Civil groups seek to quash Kenya’s tax agreements with 10 ‘tax havens’
- The pair has sued the National Treasury, the Kenya Revenue Authority and the Office of the Attorney General arguing flaws in the procedures leading up to the DTAs.
- The petition concerns DTAs signed between Kenya and Iran, Kuwait, Seychelles, South Africa, Qatar, Korea, the United Arab Emirates (UAE), India, the Netherlands and Mauritius.
- 4 out of the 10 countries involved in the petition are ranked as the most aggressive and extensive tax haven jurisdictions by the Financial Secrecy Index.
Two civil society organizations- the Tax Justice Network Africa (TJNA) and the Katiba Institute (KI) have moved to court in a bid to stop the implementation of Kenya’s double tax agreements (DTAs) with 10 countries.
The pair has sued the National Treasury, the Kenya Revenue Authority and the Office of the Attorney General arguing flaws in the procedures leading up to the DTAs.
The petitioners raise concern on double tax agreements (DTAs) signed between Kenya and Iran, Kuwait, Seychelles, South Africa, Qatar, Korea, the United Arab Emirates (UAE), India, the Netherlands and Mauritius.
While the groups insist of their support for DTAs, East African Tax and Governance Network coordinator Leonard Wanyama says due process must be followed including consultations with Parliament and public participation.
“If DTA’s have to be done, they must be done properly and data concerning revenues and exemptions should be made available and consequently discussed with Parliament,” he said.
DTAs are defined as treaties between two or more countries to avoid international double taxation of income and property will a goal splitting taxation between the contracting countries with a view to attract foreign direct investments (FIDs) and promote tax compliance.
However certain individuals and companies have identified loopholes allowing for tax evasion and avoidance by registering home addresses in highly secretive countries along with those who do not require tax payments.
“Companies have found ways of structuring their businesses using DTA provisions to use the tax havens and conduits to support the non-payment of tax,” said TJNA Executive Director Alvin Mosioma.
According to a recent expose by the Financial Uncovered and the Nation newspaper, the now global based SportPesa took advantage of similar loopholes to avoid a tax charge in Kenya by ‘shifting’ profits to the United Kingdom via a software company it owns.
More recently, the uncovered FinCen files which tie up 53 Kenyan companies and individuals in a suspect money laundering network whose activity is valued at Ksh.6 trillion or an equivalent 62 per cent of GDP have been associated with DTA networks.
Mosioma argues all companies and individuals must pay their fair share of dues to the tax man.
“The question of who is paying tax and who is not matters.

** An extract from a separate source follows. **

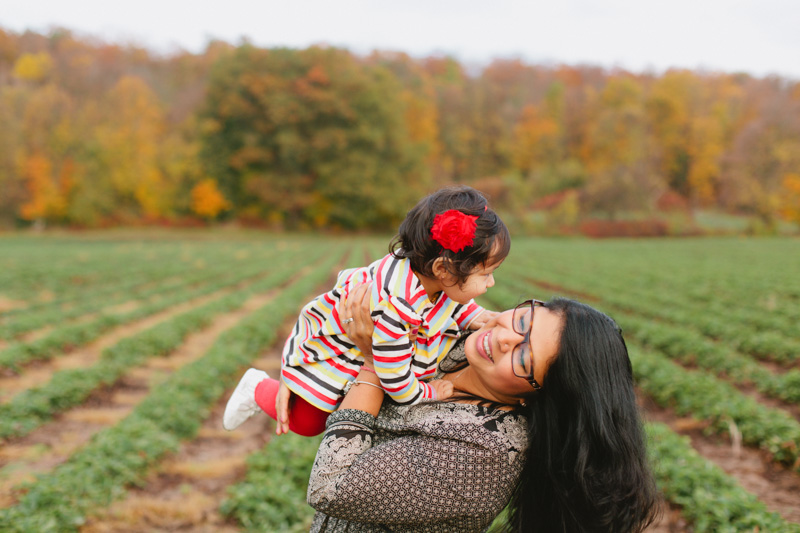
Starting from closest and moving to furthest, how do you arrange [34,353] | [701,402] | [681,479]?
1. [681,479]
2. [701,402]
3. [34,353]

The people in the low-middle income categories have not had room to negotiate their taxes while those with a higher capacity have leveraged loopholes to evade and avoid taxes,” he added.
4 out of the 10 countries involved in the petition are ranked as the most aggressive and extensive tax haven jurisdictions by the Financial Secrecy Index.
In March last year, the High Court squashed a DTA treaty between Kenya and Mauritius in the first ever petition by the same civil groups. The National Treasury later reconstituted the agreement which is current under consideration.